◆ **КОРОТКОЕ ЗАДАНИЕ**: Продолжите монолог старого большевика о вере в Ленина и партию, начиная сразу после его последней фразы.

◆ **ВЫБРАННЫЙ ОТРЫВОК**:
···
У меня ничего, кроме Ленина, нет. Если вы отнимете у меня веру в Ленина, что у меня останется? Что останется от моей жизни, от моей юности? Все мое богатство — железная эта кровать, которую я лет сорок тому назад купил, по-моему, сразу после войны, письменный стол и книги. Посмотрите: они так же изношены, как и я. Я не копил вещей, мне ничего подобного в голову не приходило. Сначала воевал за светлое будущее, потом его строил. Кто обзаводится лишними вещами в военной землянке или на строительной площадке? То была совсем другая жизнь. Наша жизнь. Я понимаю, что у меня нет никаких доказательств, кроме воспоминаний. Но они не материальны… Они из области заклинаний…
…Мы все полуголодные, полураздетые. Но субботники у нас — круглый год, и зимой тоже, в двадцатиградусный мороз. На моей жене осеннее пальтишко. Мы грузим уголь, таскаем тачками, мешками на себе. Она беременная. Незнакомая девушка, которая вместе с нами работала, спрашивает у жены:
— У тебя такое пальтишко легкое. А потеплее нет?
— Нет.
— Знаешь что, а у меня два. Было еще хорошее пальто, и от Красного Креста получила новое. Ты скажи мне свой адрес, я вечером одно принесу.
И вечером она принесла нам пальто, не старое, а новое. Она нас не знала, она первый раз нас видела. Достаточно было: мы — члены партии, и на член партии. Мы были как братья и сестры. В нашем доме жила слепая девушка, с детства слепая, и она плакала, если мы не брали ее на субботник. Все умерли… Большевистское поколение лежит под мраморными плитами… И на плитах выбито: член партии большевиков с такого-то года… Пойдите на старое кладбище у нас в Ленинграде (для меня мой город останется городом Ленина, а не царя Петра), в Москве… С какого ты года в партии? Это было очень важно даже после смерти: какой ты веры?
Анекдот вдруг вспомнил. Тех лет анекдот… Железнодорожный вокзал. Толпы людей. Человек в кожаной куртке отчаянно ищет кого-то. Нашел! Подходит к другому человеку в кожаной куртке:
— Товарищ, ты партийный или беспартийный?
— Партийный.
Шепотом:
— Тогда скажи: где здесь сортир?
Кажется, я сошел с ума… Что я рассказываю? Я устал… (Долго молчит.)
…Первого большевика я услышал в своей деревне. Молодой студент в солдатской шинели. Он выступал возле церкви, на площади:
— Сейчас одни ходят в сапогах, другие — в лаптях, а когда будет советская власть, все будут одинаковые.
···
[Строки данных с пространственными вопросами]
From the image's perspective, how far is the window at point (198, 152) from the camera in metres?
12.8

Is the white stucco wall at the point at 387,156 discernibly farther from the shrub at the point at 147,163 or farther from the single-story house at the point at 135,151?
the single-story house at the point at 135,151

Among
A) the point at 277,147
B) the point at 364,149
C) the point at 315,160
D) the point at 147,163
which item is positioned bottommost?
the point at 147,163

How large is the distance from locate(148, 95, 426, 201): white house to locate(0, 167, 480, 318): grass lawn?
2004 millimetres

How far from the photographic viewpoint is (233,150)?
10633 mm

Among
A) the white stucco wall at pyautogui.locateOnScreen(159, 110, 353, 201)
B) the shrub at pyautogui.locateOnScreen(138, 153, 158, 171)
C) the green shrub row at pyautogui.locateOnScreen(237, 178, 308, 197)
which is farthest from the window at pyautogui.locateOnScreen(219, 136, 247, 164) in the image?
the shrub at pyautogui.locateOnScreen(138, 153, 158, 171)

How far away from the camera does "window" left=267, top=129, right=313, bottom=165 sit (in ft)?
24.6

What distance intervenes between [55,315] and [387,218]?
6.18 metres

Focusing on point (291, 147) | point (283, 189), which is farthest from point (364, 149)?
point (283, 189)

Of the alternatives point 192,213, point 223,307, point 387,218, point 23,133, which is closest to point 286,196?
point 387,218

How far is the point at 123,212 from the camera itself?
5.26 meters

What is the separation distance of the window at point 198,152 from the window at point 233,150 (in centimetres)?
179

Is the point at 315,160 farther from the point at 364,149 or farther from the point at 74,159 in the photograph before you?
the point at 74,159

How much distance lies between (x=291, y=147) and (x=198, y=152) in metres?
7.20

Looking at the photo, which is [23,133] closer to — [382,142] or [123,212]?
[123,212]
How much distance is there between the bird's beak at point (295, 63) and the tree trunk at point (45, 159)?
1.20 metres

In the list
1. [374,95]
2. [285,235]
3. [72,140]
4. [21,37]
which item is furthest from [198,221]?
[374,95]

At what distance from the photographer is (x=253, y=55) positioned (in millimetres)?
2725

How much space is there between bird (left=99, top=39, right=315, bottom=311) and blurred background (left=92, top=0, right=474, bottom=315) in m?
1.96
···
◆ **ОТВЕТ**:
— А что такое советская власть? — кричат мужики.
— А это будет такое прекрасное время, когда ваши жены будут носить шелковые платья и туфельки на каблуках. Не будет богатых и бедных. Все будут одинаковые. Всем будет хорошо.
Моя мама наденет шелковое платье… Моя сестра будет ходить в туфельках на каблуках… Разве можно не полюбить эту мечту? За большевиками пошли бедные люди, неимущие. Их было больше.
Вам это интересно? Тогда слушайте дальше.
Первого красноармейца увидел через год. В восемнадцатом. В нашу деревню приехал продотряд, забирать хлеб у кулаков. Кулаки хлеб не отдавали, прятали и жгли. Я уже был комсомольцем. Мне сказали: Красная Армия голодает, советская власть голодает, Ленин голодает, ты должен помочь. Мне пятнадцать лет. Я уверовал! Ночью мы следили за теми, кто побогаче, сторожили. Ну, и я выследил, что наш сосед, дядька Семен, сжег хлеб в лесу. Утром нашли то место, еще земля теплая… Зерном жареным пахнет… Привели дядьку Семена… Командир говорит:
— Под трибунал!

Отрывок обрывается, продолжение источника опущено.